The research did not stop at identifying the drivers of unfavorable conditions.
“While we cannot yet predict the whole phenological cycle of the olive, as it is not possible to predict the vegetative onset in the season on regional scales, what we can do is, using a calendar, simply divide the lifecycle of the olive into two-month installments,” Di Paola said.
By analyzing the variables impacting olive production through the years and aggregating them every two months, researchers defined a list of the variables and examined how they interact over time.
The analysis provides a short-term precision forecast, which researchers said is three times better than the analysis of a single variable.
“For example, one thing is to say that we had a warmer winter, another is to say that following that warm winter, we also had a very wet summer, factors which can add up and further worsen the scenario,” Di Paola said.
Once the analysis was ready, the researchers looked at which seasonal climate variables were more often associated with extremely bad or high-yield seasons, discarding the middle-range yields.

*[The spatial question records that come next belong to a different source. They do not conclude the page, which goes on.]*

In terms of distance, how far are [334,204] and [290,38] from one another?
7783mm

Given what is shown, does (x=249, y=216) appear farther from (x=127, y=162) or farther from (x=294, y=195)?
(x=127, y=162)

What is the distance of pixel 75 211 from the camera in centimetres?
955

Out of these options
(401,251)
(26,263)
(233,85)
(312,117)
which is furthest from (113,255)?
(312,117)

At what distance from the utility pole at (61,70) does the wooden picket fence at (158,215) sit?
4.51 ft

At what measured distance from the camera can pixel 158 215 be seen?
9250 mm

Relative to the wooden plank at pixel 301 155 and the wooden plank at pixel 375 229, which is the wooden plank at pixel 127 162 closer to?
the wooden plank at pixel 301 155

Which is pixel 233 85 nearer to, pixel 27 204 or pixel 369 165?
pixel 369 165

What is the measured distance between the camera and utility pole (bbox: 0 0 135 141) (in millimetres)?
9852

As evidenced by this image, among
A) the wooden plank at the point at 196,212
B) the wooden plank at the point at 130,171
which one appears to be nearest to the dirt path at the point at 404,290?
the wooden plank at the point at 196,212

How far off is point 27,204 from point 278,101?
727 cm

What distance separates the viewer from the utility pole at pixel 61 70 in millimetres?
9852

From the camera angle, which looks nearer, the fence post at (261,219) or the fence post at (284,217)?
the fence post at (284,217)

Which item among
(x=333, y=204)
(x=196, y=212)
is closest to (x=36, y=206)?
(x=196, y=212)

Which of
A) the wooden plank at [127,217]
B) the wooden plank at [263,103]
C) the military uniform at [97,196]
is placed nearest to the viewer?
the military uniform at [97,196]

This selection aimed to identify yields that, on a broad spatial scale, were most affected by climatic variability given the superimposition of other drivers.

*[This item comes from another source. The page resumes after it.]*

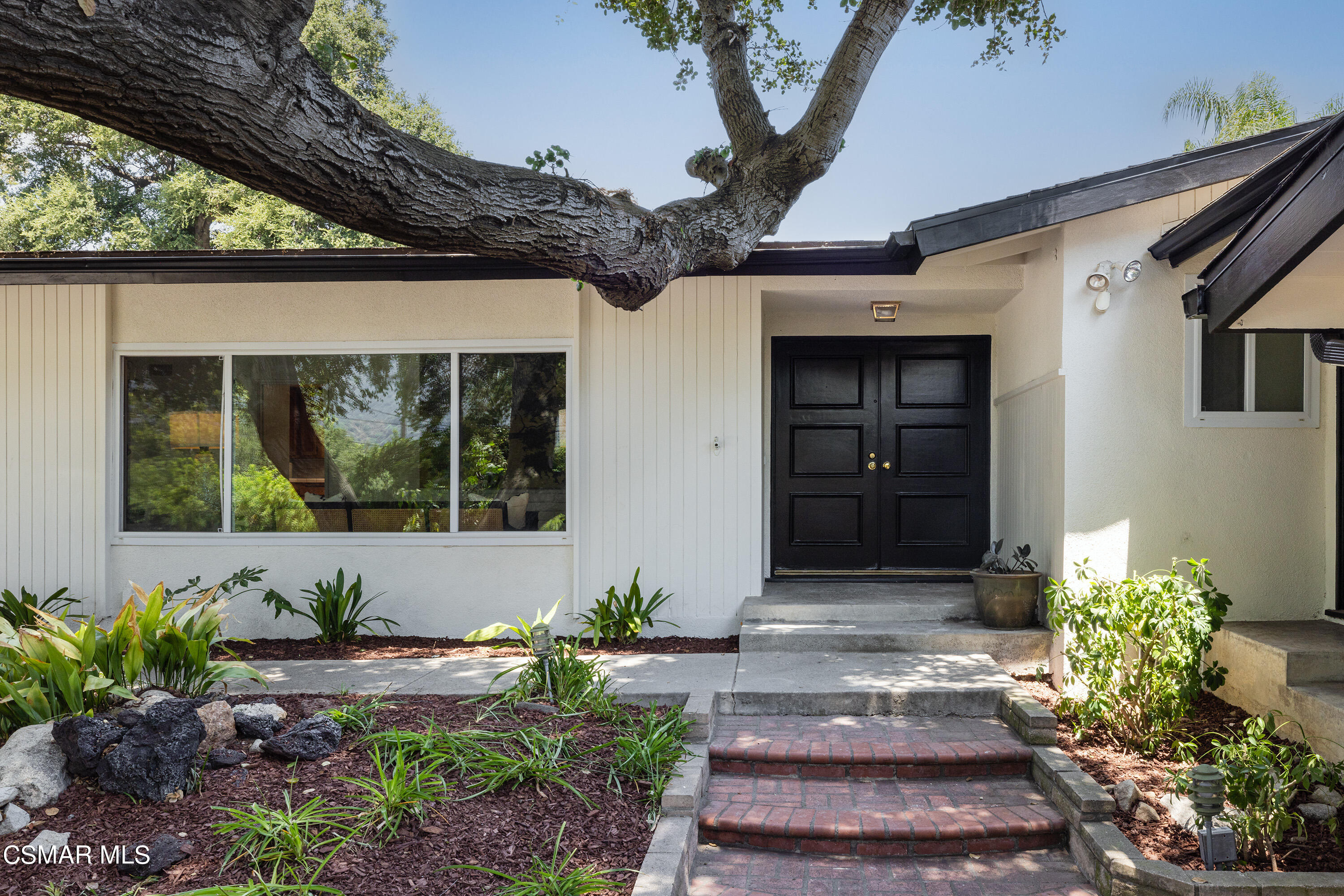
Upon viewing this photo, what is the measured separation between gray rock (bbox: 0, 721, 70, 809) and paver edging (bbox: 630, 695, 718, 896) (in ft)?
7.04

“In middle-range seasons, the yields might depend on variables such as deploying specific agronomic techniques by one grower compared to another, or to the time spent pruning the olives and many more variables,” Di Paola said.
Therefore, researchers were more interested in looking at both plentiful and scarce extreme seasons, as the associated conditions had an impact independent of the actions of the single grower.
“Most of us are used to focusing on single stress factors, such as a freeze or heatwave, but even if we should manage to look at those single stress factors correctly, we would still not be able to associate them to a specific phenological stage without proper field observations or model simulations,” Di Paola said.
“We tried to smooth out all of these effects to consider them together on a large scale and across whole seasons,” she added.
Interestingly, the researchers found a link between the climate variables identified by the algorithm and the olive fruit fly phenomenon.
“The algorithm will not tell you why a specific scenario is going to occur,” Di Paolo said. “However, by applying it, we note that the outputs – worse years in terms of productivity and emerging climate stressors – were plausibly associated with olive fruit fly infestations.”
“What the algorithm tells us is something like: should you have these array of conditions, let’s say five different variables over a given time, then it is highly probable that the olive yield will be exceptionally low,” she added.
Once this warning comes from the algorithm, an expert must look at the data to interpret it correctly. “Is it the olive fruit fly, or are there other factors we should consider?” Di Paola noted.
“We standardized all the variables to make them comparable across time and space, and that allowed us to look at things from above,” she added. “To make it clear, when the research says that a specific trigger is a warmer period than average, that was true across all the provinces in the country.”
By exploring a wide range of the territory, the algorithm’s generalization increases, and better forecasts for the whole sector in the entire country can be achieved.
“This is a useful view of the whole sector for all entities interested in looking at the full picture,” Di Paola said.
The algorithm, which is publicly accessible and can be downloaded and integrated into their systems, might be helpful not only for Italy but also for the olive sector.
“The method we applied can be exported to other countries and sectors,” Di Paola concluded. “Once fed with the needed data, the algorithm can easily be adapted to make that kind of seasonal forecast.”